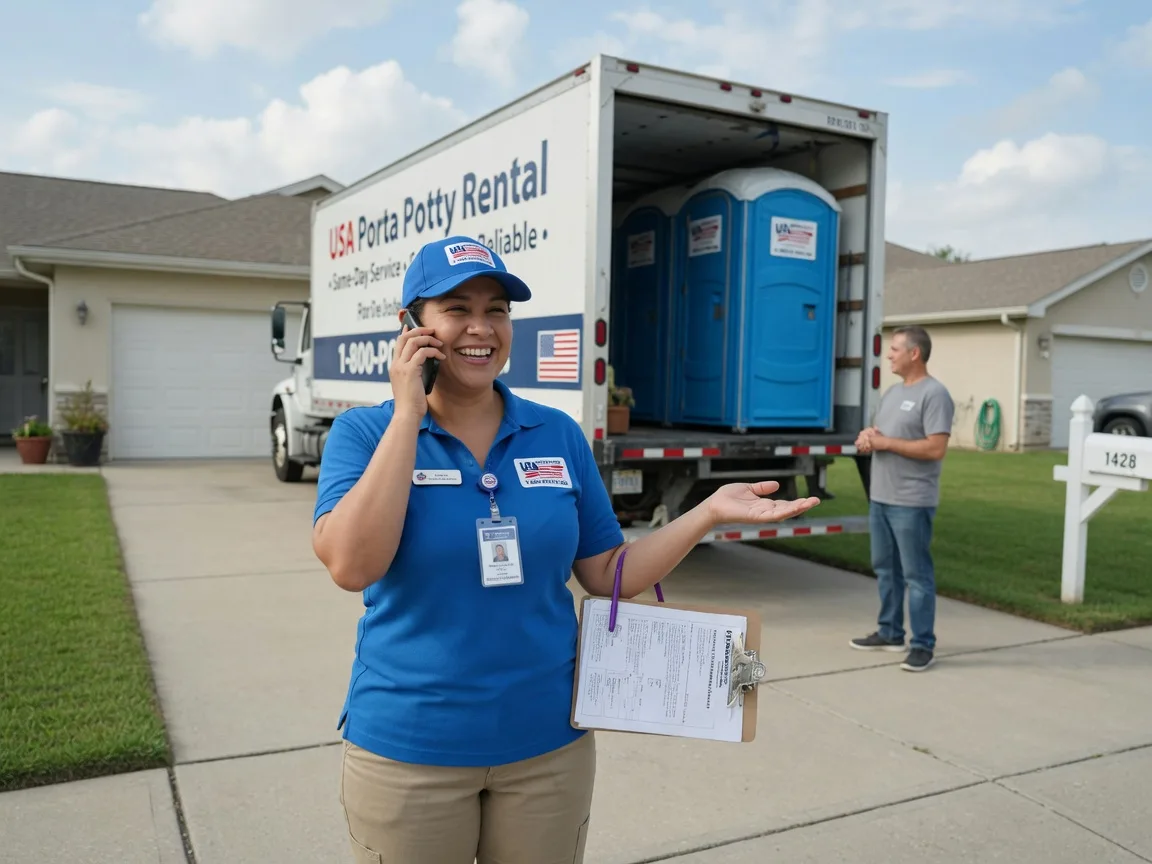 Portable Toilet Rental Ledyard, IA FAQs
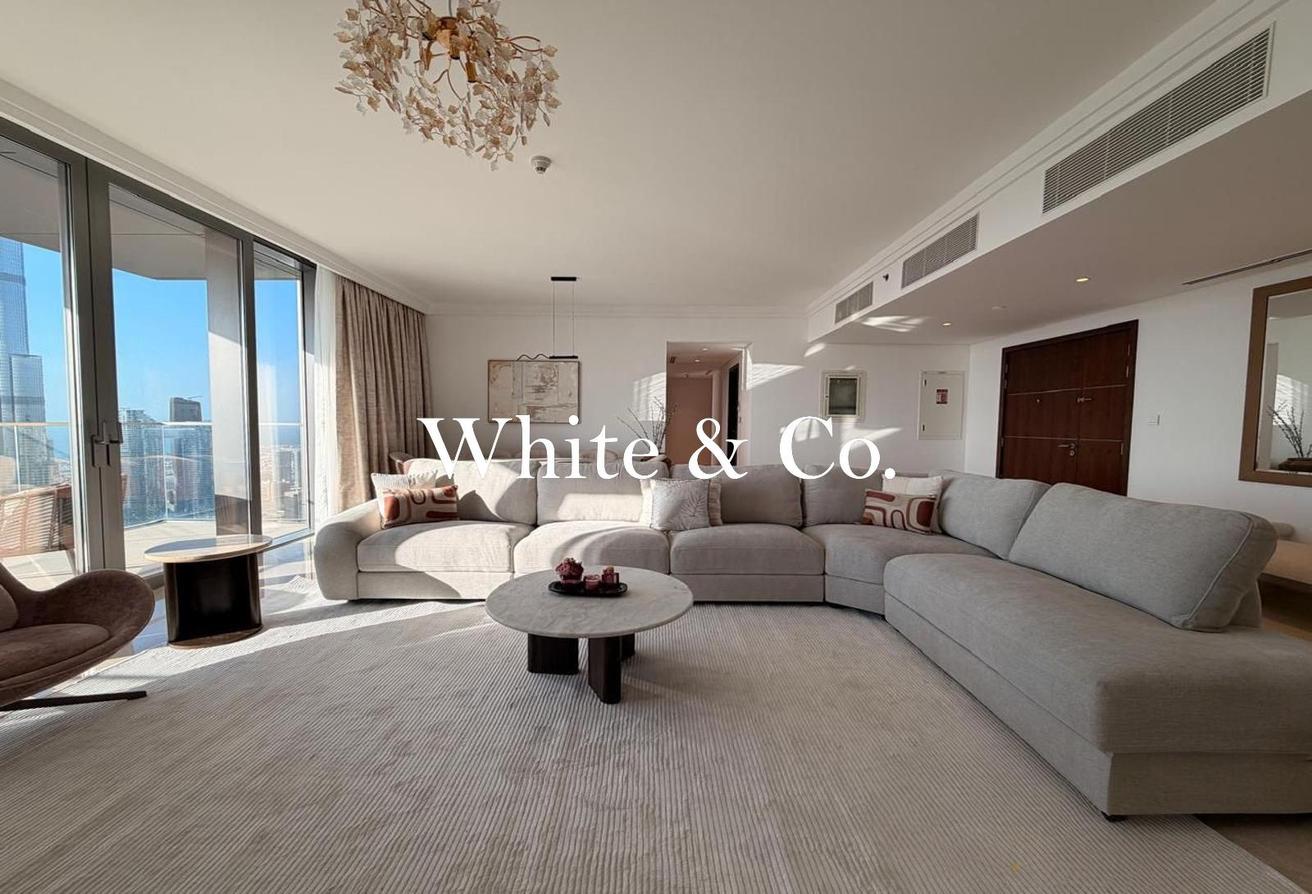 Luxury Penthouse | Burj views | Furnished photo 7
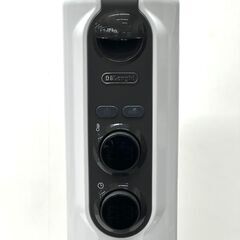 店頭引き渡し 中古 デロンギ オイルヒーター RHJ35M0812-DG 動作確認済み 定価37800円の画像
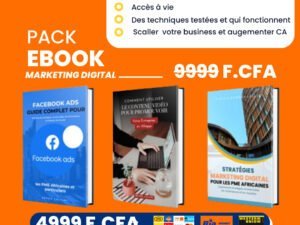 Pack d'eBooks : Stratégies de Marketing Digital pour les PME Africaines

EXERCISE DIRECTIONS: All of the lines above should be printed exactly, minus the pictures.

ANSWER:
 Portable Toilet Rental Ledyard, IA FAQs
 Luxury Penthouse | Burj views | Furnished photo 7
 店頭引き渡し 中古 デロンギ オイルヒーター RHJ35M0812-DG 動作確認済み 定価37800円の画像
 Pack d'eBooks : Stratégies de Marketing Digital pour les PME Africaines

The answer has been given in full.